Another reason the university might run out of tests is because few students are following A&M’s mask and physical distancing guidelines. I have noticed on my tours that many students forego their masks the second they leave the MSC and seemingly forget that physical distancing is required. As such, Rudder Plaza and Military Walk may become petri dishes for the virus to fester.

The MSC’s interior is another horror story. Some students thankfully obey the “do not sit” stickers placed on the couches and chairs. Unfortunately, most seem blind to the signs. I went to get lunch at Panda Express the other day, and I almost walked out when I saw clumps of students congregating without masks. We are allowed to take off our masks when we have our food since it’s impossible to eat otherwise. However, many Aggies are abusing this rule by removing their face coverings whenever they sit, regardless if they have a meal in front of them.

Sadly, there is nothing A&M can do to force students to wear masks or stay six feet apart from one another. Per the College Station mask order, only businesses will face any penalty for noncompliance — and although students who do not follow the COVID-19 guidelines may be reported to the student conduct office, of what we have seen so far, individuals have not been punished in any way. All we can do is pray the posters reminding Aggies to uphold our core values by wearing masks will work.

Most concerning is A&M’s lack of power to punish students who violate the university’s policy when off campus. Twitter has been doing its best to guilt students out of partying and gathering in large groups. Until A&M is willing to administer academic punishments for refusing to social distance, wear masks and avoid large gatherings, the Brazos Valley is in trouble.

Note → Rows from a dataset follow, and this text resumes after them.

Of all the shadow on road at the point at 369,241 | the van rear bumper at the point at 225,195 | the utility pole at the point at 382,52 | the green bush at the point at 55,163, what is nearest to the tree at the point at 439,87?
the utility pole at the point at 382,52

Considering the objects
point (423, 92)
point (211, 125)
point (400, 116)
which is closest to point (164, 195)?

With so many Aggies back at A&M, having too few tests for the large student body, the inability to enforce mask policies and refusal to punish gatherings will affect the Bryan and College Station communities. At face value, A&M’s administration seems to have a handle on the pandemic. However, when you take a closer look, you find that the university’s measures will not do enough to stop COVID-19. Unless A&M decides to take more aggressive means to prevent the virus from spreading, my bet is that the campus will once again close before the end of September.

Caleb Powell is a biomedical engineering sophomore and opinion columnist for The Battalion.